I'm a little frustrated at you, you dopey thing. You. 'It's really my own fault really.' is what I usually think. Thoughts come to me in unregulated surges and badly knotted bundles, I'm not so sure where to start or what I'm thinking even. Maybe this is why I didn't do too well in college - I was never really good at communicating ideas or concepts. The words just don't come, or when they do they just don't seem right. It's just like a baby trying to fit a square block into the circle. There. It just don't fit.
I don't like talking about Vick to be honest. Have I told you that? I know it's been a long time. I don't think it means that I'm not over her? I don't know baby, I'm afraid to say that I am when I'm not sure myself. The answer I'm sure is trapped somewhere far away from whatever minuscule part of my brain that holds my conscious mind. You don't know how much I hate not knowing the answer. It is the pea under the bed; so small and insignificant, whose presence yet persists under all the weight. I guess I have a bit to work out.
It's weird to have this all surface. I only just started to think about it. I was on the plane home and all I can remember was wanting to turn my phone on to call you back. And then the plane dropped. There's this feeling like you're falling, there's a little rush of blood to the head and a slight breathlessness. Anyways it was the same kind of feeling I got when me and Vick were done with each other. And whenever I hear about her I got that same feeling over and over. Makes me think that 'Damn, I think I was really in love with her!' But I think that when the time comes and I actually do sort myself out, the realization would be far less romantic. I guess part of me doesn't want to forget what I felt about her, though I don't know how I really do. I'm really disorganized.

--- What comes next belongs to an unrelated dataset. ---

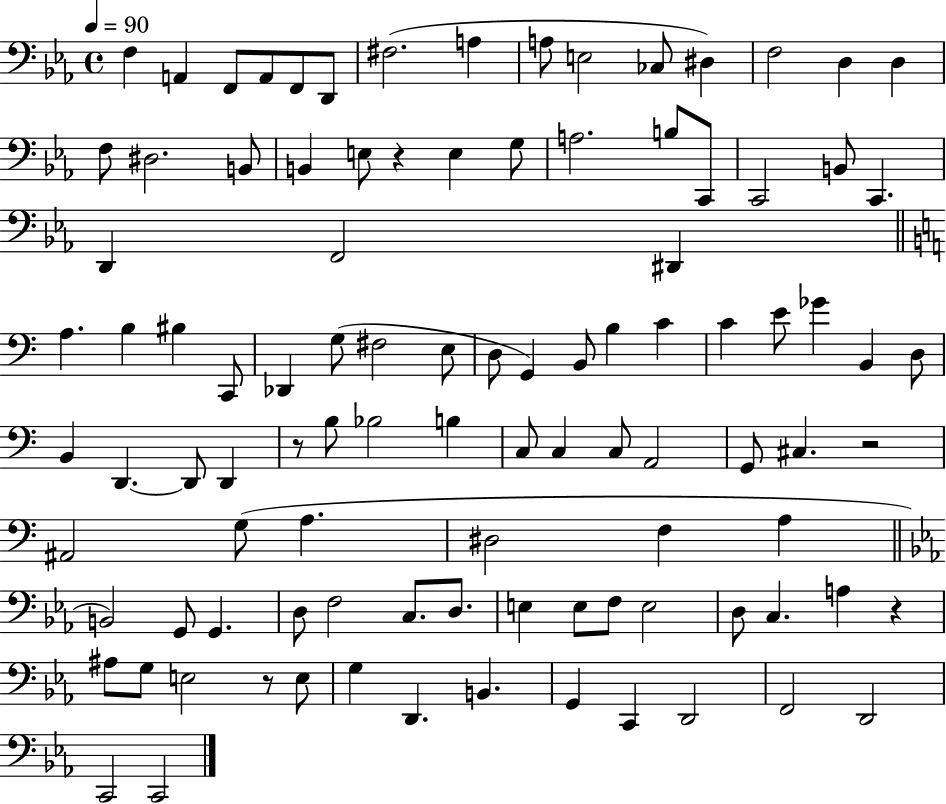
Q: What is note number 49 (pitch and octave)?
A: D3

There's so much that i wanna say and structuring it just makes it easier of the ideas to slip away, i guess thats why you always here me saying that i had so much to tell you but i forgot. Thats why. I'm a victim of poor communication skills and lousy train of thought. As you can see I've given up trying to make this entry easy to follow.
What I really want to say that is that I'm feeling so many things at the same time. I'm happy that we're together, and I'm sad that you can't be the only one I love; just know that I'm always with you when I'm with you - never in a million years would I have let this relationship last this long if you were someone else. You, my Dawn. My waddling porpoise, my love. I feel the linger of lost love, a goth girl sitting on a shoe cupboard reading Archie comics, waiting for me. I feel the pain, and love, of the things that come after. I feel disdain for your regard of other people and your disregard for yourself.
After we had hung up, I suddenly thought of something I remember reading:
and when it comes to you im not so sure what to do because you think that if you just call me the next morning everything will be fine again and i was probably annoyed for no reason anyway. but i guess you just dont have a fucking clue.
This might be random, but I hate being thought of as ignorant. Indifferent I don't mind. Hell, maybe even like the notion. But oblivious? Ignorant? Those imply that I had half the intelligence of an ape if I can't read those annoying hints that girls drop.
Ok nevermind my ranting. I'm probably annoyed for no reason.